# Challenge - Text-Augmentation

![](https://images.unsplash.com/photo-1534770733765-337d273901c1?ixlib=rb-1.2.1&ixid=eyJhcHBfaWQiOjEyMDd9&auto=format&fit=crop&w=1016&q=80)

Photo by [Franck V.](https://unsplash.com/photos/oIMXkEuiXpc)

The more data we have, the better performance we can achieve! It's easy with numerical data (see the lessons on Customer Churn and Anomaly Detection), but with texts it's a bit more complicated. We will see how to use word embeddings to do that.

First of all, let's go back to the spam classifier challenge of the 01-Processing-Text course.
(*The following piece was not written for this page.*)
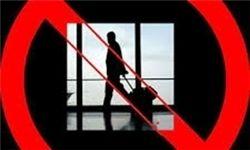 ممنوعیت ثبتنام و اعزام گردشگر به ترکیه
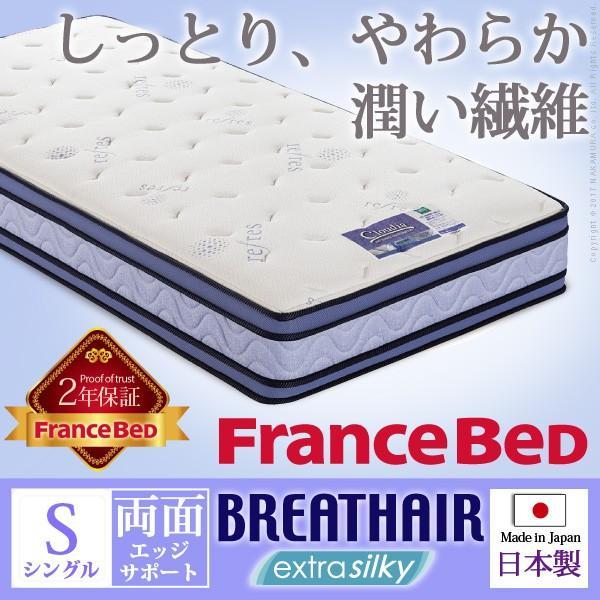 フランスベッド マットレス ブレスエアー入りマットレス 両面・エッジサポートタイプ (クラウディア) シングルサイズ シングル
The aim is to improve your results of this exercice with text augmentation.

Remember, a spam classifier is a Machine Learning model that classifies texts (email or SMS) into two categories: spam (1) or ham (0).

To do that, we will reuse our knowledge: we will apply preprocessing and BOW or Tf-Idf on a dataset of texts.
Then we will use the logistic regression to predict to which class belong a new email/SMS, based on the BOW.

In [None]:
# TODO: Import NLTK and all the needed libraries

Load the dataset in *spam.csv* using pandas. Use the 'latin-1' encoding as loading option.

In [None]:
# TODO : load data

Explore the dataset and check the balance of labels.

In [None]:
# TODO : how many spams and how many hams ?
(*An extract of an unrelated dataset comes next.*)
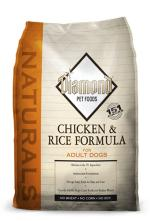 Diamond Naturals Chicken & Rice Adult Dog Formula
Only 747 spams for 4825 hams, the datasets is a quite **unbalanced**.

Before dealing with this problem, perform a classification using logistic regression and a BOW or Tf-Idf and compute the F1-score on the minority class (spam) with a classification report. 

> ⚠️ Hint : lemmatize your texts and set a random state for your classifier. 

In [None]:
# TODO : preprocessing

In [None]:
# TODO : preprocessing

In [None]:
# TODO : split data

In [None]:
# TODO : BOW or TFIDF

In [None]:
# TODO : logistic regression

In [None]:
# TODO : check the F1-score on the minority class

The results are good, but can we do better ? We can try to **make the dataset less unbalanced**. We need to create new spams ! The naive approach would be to duplicate the spams, but this may not work very well and may simply generate overfitting. 

Instead, **we will use the word embeddings to find synonyms**. With synonyms we can generate new spams without duplicating the texts, so it's a little smarter.

How can we find synonyms with words embeddings ? If you have two words whose embeddings have a very high cosine similarity, you can assume they're synonymous. 

In the course we saw how to use the pre-trained Glove model containing 400000 words and their vector representation. The problem with this model is that if we have to find the closest word in the whole model we have to calculate 399999 consine similarity, which would take far too much time!

For this we will use another Glove model which allows us to do this much faster. 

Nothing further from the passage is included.